Frank Warren’s warriors not only have become Britain’s favourite boxers but are the top draw attractions in the fight game here.

Fury’s ring renaissance in Los Angeles and his personal rehabilitation has won the hearts of the fans and acclaim of the media while Warrington has emerged from being the most understated fighter in the land with his brilliant IBF featherweight title win against Lee Selby and subsequent defence against former two-weight champion Carl Frampton.

Significantly Warrington and Fury are rated numbers three and four respectively in the current Boxing News assessment of World Fighters of the Year; behind only Oleksandr Usyk and Vasyl Lomachenko and ahead of guess who? Anthony Joshua, who was booed when introduced at the O2 last month after he refused to name his next opponent.

The fans obviously want it to be Fury. Could it happen? Tyson thinks not. “I’m sorry to disappoint the sports fans, but Joshua, even with two hammers in each hand, could never beat Tyson Fury and they know that,” he says. “They’re not silly.

“And it’s a business as well. So they’re not going to take the fight, simple as that.

“They may say they’ll take the fight and talk about it and then fight somebody else, like they keep doing.

“That fight ain’t gonna happen. So I’m not holding my breath at all.”

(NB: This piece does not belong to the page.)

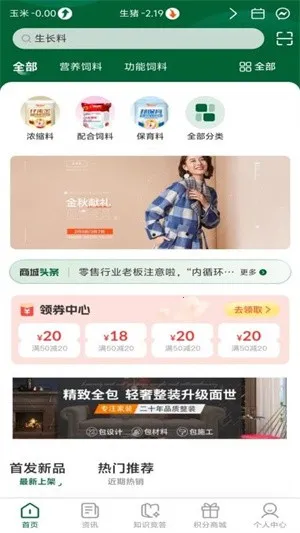 2025°汾v1.0.2 ׿ͼ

Well, we’ll see, My prediction for 2019 is that Fury will win a return contest with Wilder – who remains WBC heavyweight champion despite

that hugely dodgy draw – and still be fresh enough at 32 to prise away Joshua’s three belts within the following 12 months.

As for Leeds dynamo Warrington (I was one of the few who predicted he would not only win the IBF featherweight title from Selby and successfully defend it against Frampton) it is also onwards and upwards in 2019.

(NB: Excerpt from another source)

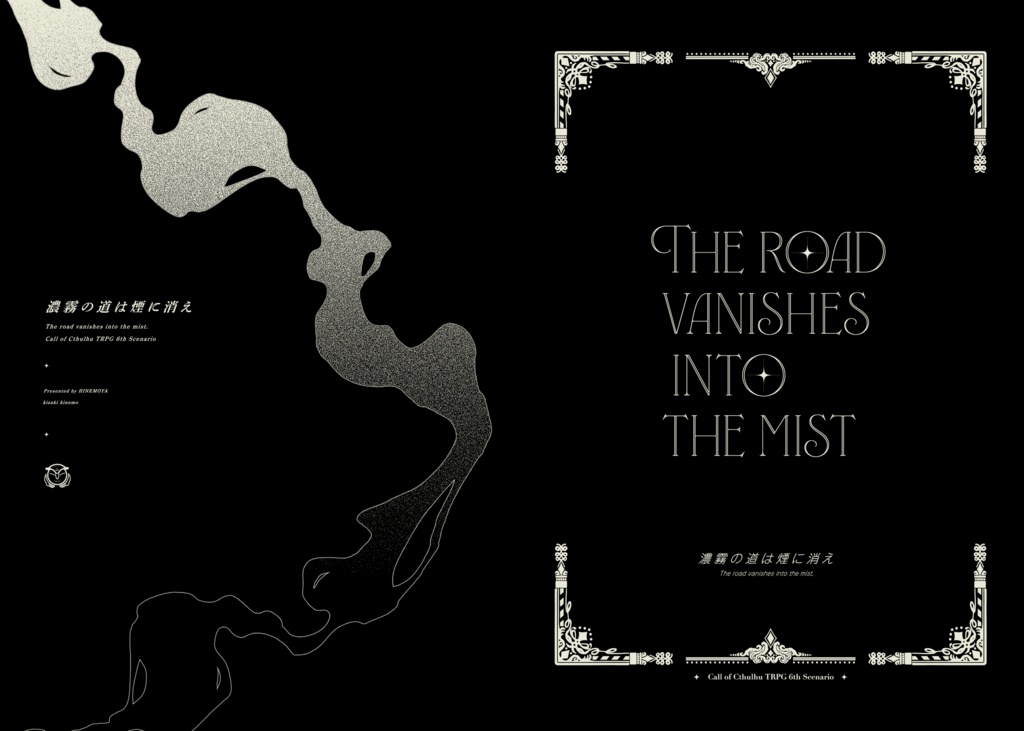 【書籍版】濃霧の道は煙に消え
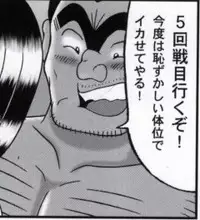 早乙女組総集編２ 携帯サイズ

The unbeaten 28-year-old looks set for a unification bout against one of the division’s other belt holders: WBO champion Oscar Valdez, WBA champion Leo Santa Cruz or WBC champion Gary Russell Jr. I believe he could out-hustle any or all of them because this perpetual underdog can really bite.

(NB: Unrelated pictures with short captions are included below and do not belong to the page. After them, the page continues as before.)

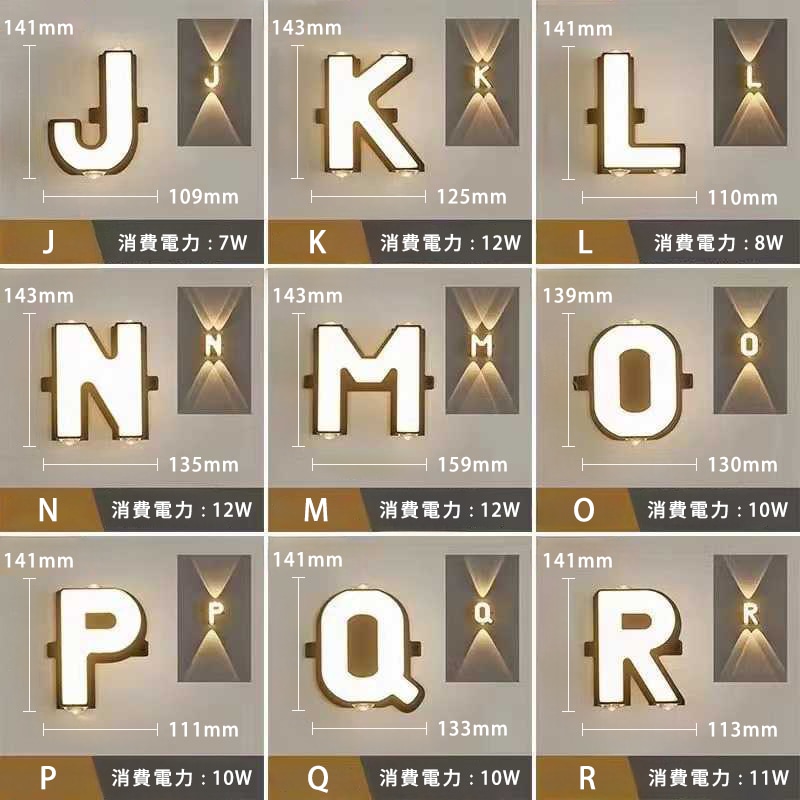アルファベットや数字を選べる!屋外でも使用できるマーキーライト|word-light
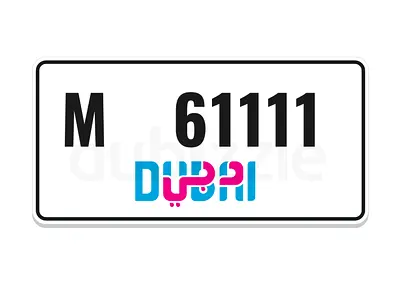 M 61111  vip number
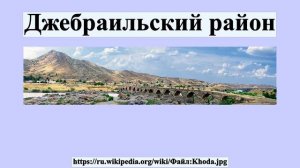 Джебраильский район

LAST WEEK WE recounted how ex-champion boxer Mark Prince, OBE, must have relived the nightmare of his teenage footballer son’s stabbing 13 years ago with the similarly fatal wounding of a 51-year-old father on a suburban train.

Within a couple of days we learned that knife crime also took the life of Jayden Moodie, a 14-year-old who was hoping to become a boxer. He had just been given his first pair of gloves and was about to join a club.

Boxing has proved it can change lives, and sometimes save them, though sadly it never had the chance to do so in Jayden’s case.

As Frank Warren has pointed out, perhaps if those responsible for the attack had themselves got involved in sport they may not have ended up increasing London’s horrific knife crime statistics. And Jayden would still be alive.